FUTURE: When you changed to Mercury, your style was a little bit different from the previous albums on Straight/Bizarre…

CAPTAIN: ‘Trout Mask’, ‘Decals’, ‘Spotlight Kid’, and then ‘Clear Spot’, the steps down, because I like people, I like to play, and I want them to play to me, with me. You see, and the point is that then I did an album for the group, because they weren’t making any money. They lent me their hands, to do ‘Trout Mask’, ‘Lick My Decals’, I didn’t want to do ‘Clear Spot’ at that time I went down a little lower like that for the group and did ‘Unconditionally Guaranteed’. They left me after that, and left one with some monsters. I got these people who they could relate to, and then they gave me…

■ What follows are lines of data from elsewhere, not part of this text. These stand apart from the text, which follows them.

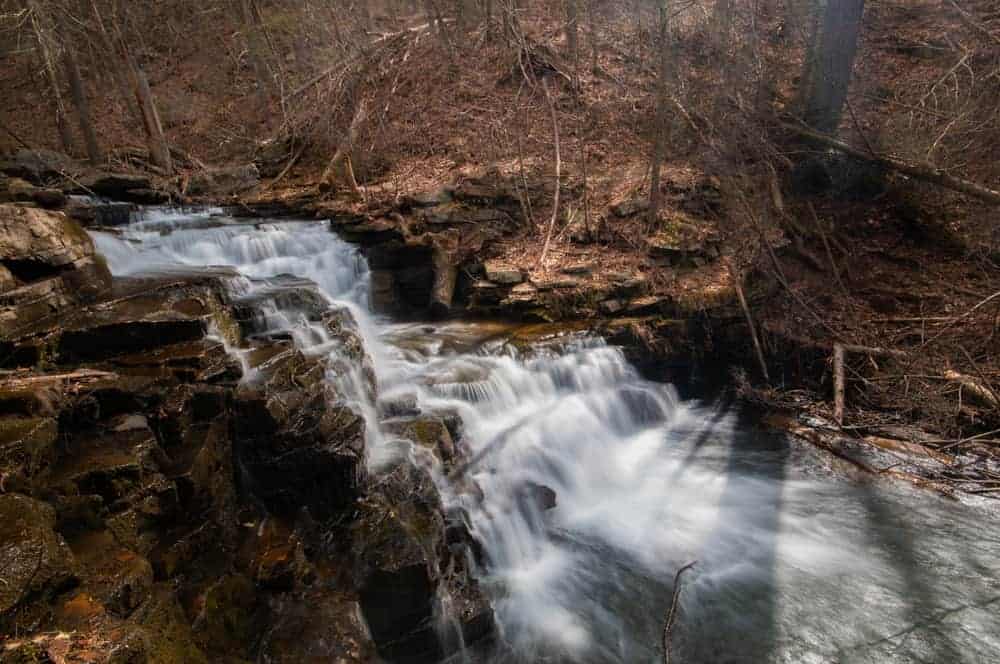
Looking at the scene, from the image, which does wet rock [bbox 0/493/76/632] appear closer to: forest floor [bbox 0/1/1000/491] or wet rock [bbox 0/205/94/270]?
wet rock [bbox 0/205/94/270]

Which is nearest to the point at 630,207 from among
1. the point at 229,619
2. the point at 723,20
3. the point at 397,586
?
the point at 723,20

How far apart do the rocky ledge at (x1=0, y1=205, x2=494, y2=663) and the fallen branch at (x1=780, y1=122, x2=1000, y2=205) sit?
7.54 metres

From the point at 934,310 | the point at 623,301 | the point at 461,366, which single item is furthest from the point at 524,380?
the point at 934,310

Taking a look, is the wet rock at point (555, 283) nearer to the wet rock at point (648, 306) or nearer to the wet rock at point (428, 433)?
the wet rock at point (648, 306)

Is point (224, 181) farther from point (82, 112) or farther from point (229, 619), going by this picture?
point (229, 619)

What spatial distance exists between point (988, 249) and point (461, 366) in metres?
8.22

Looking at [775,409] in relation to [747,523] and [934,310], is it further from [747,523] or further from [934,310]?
[934,310]

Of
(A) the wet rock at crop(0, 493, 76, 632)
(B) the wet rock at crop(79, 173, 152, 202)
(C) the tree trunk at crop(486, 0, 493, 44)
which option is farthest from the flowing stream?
(C) the tree trunk at crop(486, 0, 493, 44)

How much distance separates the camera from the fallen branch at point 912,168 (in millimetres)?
7273

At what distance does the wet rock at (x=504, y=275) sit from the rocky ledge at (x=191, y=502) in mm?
3713

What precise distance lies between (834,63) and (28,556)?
41.1 feet

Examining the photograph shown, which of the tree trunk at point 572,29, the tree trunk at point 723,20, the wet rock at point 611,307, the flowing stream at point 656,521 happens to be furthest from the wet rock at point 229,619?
the tree trunk at point 723,20

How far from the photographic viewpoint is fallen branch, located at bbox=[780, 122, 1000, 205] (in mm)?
7273

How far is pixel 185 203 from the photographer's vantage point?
11586 mm
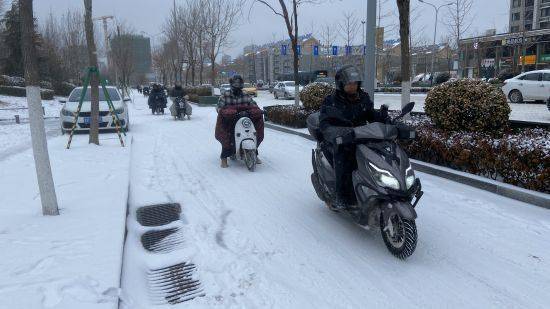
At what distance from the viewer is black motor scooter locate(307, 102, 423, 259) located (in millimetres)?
3707

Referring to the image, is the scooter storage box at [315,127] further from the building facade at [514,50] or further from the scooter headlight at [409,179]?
the building facade at [514,50]

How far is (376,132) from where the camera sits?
390cm

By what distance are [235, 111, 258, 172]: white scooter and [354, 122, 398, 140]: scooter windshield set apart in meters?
3.71

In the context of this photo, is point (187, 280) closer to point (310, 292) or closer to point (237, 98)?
point (310, 292)

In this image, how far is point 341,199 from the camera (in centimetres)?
442

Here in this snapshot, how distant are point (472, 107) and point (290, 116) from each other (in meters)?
6.08

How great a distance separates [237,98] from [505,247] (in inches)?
205

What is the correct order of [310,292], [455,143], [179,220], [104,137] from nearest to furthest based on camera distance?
1. [310,292]
2. [179,220]
3. [455,143]
4. [104,137]

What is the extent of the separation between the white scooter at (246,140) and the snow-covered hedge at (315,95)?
197 inches

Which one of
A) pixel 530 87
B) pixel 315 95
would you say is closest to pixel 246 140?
pixel 315 95

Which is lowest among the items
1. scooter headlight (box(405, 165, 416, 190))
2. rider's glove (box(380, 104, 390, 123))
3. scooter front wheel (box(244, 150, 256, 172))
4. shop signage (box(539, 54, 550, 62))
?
scooter front wheel (box(244, 150, 256, 172))

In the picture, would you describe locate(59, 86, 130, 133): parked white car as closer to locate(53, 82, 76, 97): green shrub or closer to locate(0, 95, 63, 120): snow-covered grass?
locate(0, 95, 63, 120): snow-covered grass

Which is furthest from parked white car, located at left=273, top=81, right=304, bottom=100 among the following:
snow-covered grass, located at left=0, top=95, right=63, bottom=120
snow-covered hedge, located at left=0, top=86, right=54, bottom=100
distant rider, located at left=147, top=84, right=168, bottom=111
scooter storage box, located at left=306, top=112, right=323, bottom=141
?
scooter storage box, located at left=306, top=112, right=323, bottom=141

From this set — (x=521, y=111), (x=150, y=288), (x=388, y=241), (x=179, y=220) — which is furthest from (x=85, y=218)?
(x=521, y=111)
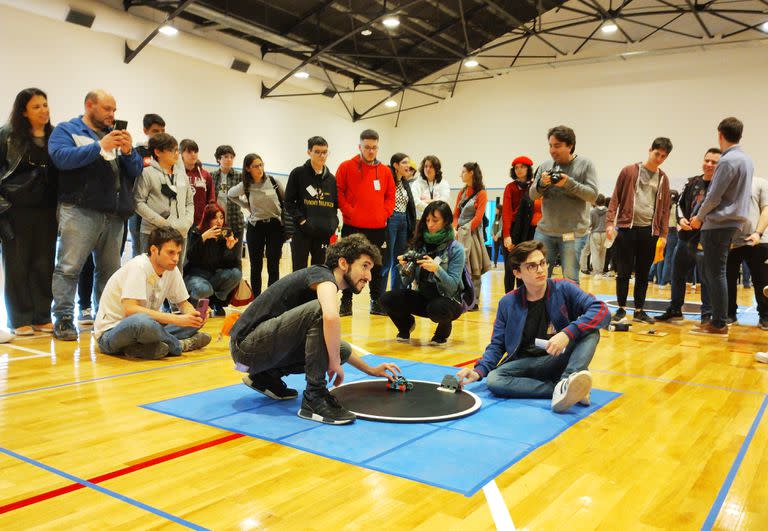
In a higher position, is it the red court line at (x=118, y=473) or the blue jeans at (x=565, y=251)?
the blue jeans at (x=565, y=251)

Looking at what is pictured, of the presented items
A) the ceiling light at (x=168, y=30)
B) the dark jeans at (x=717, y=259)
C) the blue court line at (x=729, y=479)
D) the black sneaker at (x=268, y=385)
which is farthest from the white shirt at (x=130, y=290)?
the ceiling light at (x=168, y=30)

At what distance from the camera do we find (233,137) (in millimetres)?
14508

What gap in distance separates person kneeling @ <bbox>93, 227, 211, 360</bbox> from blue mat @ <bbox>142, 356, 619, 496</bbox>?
2.96 feet

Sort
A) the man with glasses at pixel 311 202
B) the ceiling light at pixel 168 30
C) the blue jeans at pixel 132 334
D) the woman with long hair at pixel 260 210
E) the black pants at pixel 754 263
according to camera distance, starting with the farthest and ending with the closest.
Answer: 1. the ceiling light at pixel 168 30
2. the woman with long hair at pixel 260 210
3. the man with glasses at pixel 311 202
4. the black pants at pixel 754 263
5. the blue jeans at pixel 132 334

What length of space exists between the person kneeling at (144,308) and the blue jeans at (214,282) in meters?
1.31

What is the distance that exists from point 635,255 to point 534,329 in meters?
2.93

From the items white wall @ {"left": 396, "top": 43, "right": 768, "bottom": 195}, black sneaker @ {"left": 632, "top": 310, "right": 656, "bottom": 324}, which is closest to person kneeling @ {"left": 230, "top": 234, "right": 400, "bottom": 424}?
black sneaker @ {"left": 632, "top": 310, "right": 656, "bottom": 324}

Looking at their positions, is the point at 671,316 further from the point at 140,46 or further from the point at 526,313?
the point at 140,46

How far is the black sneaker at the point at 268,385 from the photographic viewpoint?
3.11 meters

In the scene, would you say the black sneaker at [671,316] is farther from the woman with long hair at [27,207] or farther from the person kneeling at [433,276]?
the woman with long hair at [27,207]

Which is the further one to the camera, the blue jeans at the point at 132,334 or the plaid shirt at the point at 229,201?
the plaid shirt at the point at 229,201

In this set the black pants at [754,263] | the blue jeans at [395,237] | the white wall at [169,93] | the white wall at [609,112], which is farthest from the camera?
the white wall at [609,112]

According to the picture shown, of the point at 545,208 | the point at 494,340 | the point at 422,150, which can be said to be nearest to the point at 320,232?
the point at 545,208

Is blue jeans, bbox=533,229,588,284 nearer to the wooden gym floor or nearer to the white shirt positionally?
the wooden gym floor
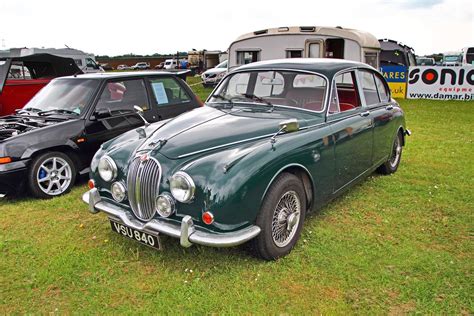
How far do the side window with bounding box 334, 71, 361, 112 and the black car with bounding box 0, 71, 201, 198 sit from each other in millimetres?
2373

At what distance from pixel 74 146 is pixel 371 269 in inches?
158

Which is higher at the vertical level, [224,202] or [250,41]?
[250,41]

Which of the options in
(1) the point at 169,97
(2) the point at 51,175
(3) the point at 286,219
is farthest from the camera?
(1) the point at 169,97

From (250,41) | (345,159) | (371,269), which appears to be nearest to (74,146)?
(345,159)

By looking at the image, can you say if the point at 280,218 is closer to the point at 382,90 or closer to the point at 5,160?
the point at 382,90

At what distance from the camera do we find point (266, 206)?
3303 millimetres

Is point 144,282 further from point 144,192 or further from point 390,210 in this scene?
point 390,210

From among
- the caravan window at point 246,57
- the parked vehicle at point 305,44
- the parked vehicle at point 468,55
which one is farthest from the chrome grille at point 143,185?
the parked vehicle at point 468,55

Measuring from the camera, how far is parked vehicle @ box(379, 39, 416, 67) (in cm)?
1809

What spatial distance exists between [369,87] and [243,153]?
2.83m

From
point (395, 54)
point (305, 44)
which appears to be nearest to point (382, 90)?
point (305, 44)

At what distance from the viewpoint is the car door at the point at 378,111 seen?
16.9ft

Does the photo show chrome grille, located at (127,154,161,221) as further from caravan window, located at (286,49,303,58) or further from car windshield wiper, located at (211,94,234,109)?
caravan window, located at (286,49,303,58)

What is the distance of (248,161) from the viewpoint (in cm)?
321
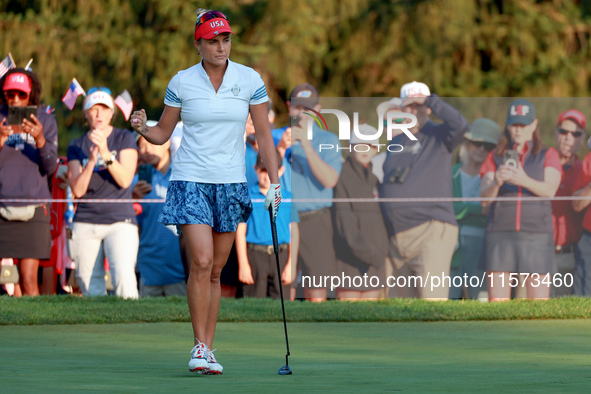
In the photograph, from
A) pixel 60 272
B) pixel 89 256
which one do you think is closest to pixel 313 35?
pixel 60 272

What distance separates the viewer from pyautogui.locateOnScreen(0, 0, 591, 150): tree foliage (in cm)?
2566

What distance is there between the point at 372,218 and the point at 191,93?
5.10m

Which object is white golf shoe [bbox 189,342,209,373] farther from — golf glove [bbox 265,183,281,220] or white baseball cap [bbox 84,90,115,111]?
white baseball cap [bbox 84,90,115,111]

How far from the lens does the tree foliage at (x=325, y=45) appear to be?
2566 centimetres

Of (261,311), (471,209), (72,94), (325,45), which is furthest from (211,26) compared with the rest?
(325,45)

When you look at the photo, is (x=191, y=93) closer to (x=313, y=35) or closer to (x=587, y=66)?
(x=313, y=35)

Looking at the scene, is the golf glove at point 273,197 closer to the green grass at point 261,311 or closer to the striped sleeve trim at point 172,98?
the striped sleeve trim at point 172,98

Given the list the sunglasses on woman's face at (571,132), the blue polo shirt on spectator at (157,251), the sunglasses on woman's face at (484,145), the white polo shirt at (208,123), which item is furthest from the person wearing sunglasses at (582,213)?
the white polo shirt at (208,123)

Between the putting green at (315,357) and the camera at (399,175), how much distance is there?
2337mm

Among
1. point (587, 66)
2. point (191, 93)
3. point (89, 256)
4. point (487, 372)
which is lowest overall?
point (487, 372)

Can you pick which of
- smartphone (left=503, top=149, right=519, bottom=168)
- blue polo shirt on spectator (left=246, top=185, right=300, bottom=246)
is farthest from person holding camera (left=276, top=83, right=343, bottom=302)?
smartphone (left=503, top=149, right=519, bottom=168)

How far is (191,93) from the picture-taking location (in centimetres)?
641

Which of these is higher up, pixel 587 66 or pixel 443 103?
pixel 587 66

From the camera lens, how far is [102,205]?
1098 cm
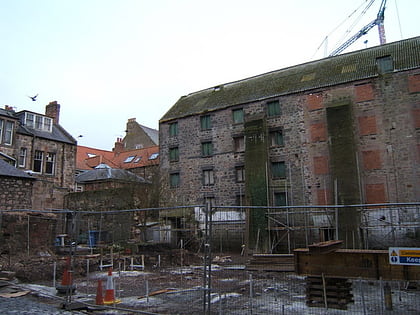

ROBERT WILLIAMS: The Shaft.

CAPTAIN: 1-2-3-4-5 days, and I gave them 6 years, They gave me 5 days with their audience, and with their fans as well as my fans, in Europe, England, everywhere, Holland, Switzerland, Germany, America… a tour, a big tour, and they gave me 5 days to get a group together to do my music. That’s what you get. “Tonight We Fly” [once again pointing a pointed finger toward the sky] But this group. I’ve looked for this group for 12 years. [Captain-Sax; Lead vocal; Harmonica / Robert Williams-Percussion; Drums / Jeff Morris Tepper-Guitar / Denny Waller-Slide Guitar / Eric Blackjewkitabu Feldman-Bass; Keyboards; Synthesizers] We all love animals, the whole group, complete consciousness, we know, that the largest living mammel is the absent mind. I’ve been getting these record negotiations out of the way so I will be completely clear for publishing books, and things like that, I mean I really have a lot of novels, and a lot of poetry.

FUTURE: Is any of that available now?

CAPTAIN: It will be. As soon as the end of this negotional thing that’s in doing. I have exhibits of paintings available now if you have a plane ticket. They’re back there. [Calif.] I’d like to do an exhibit in N.Y.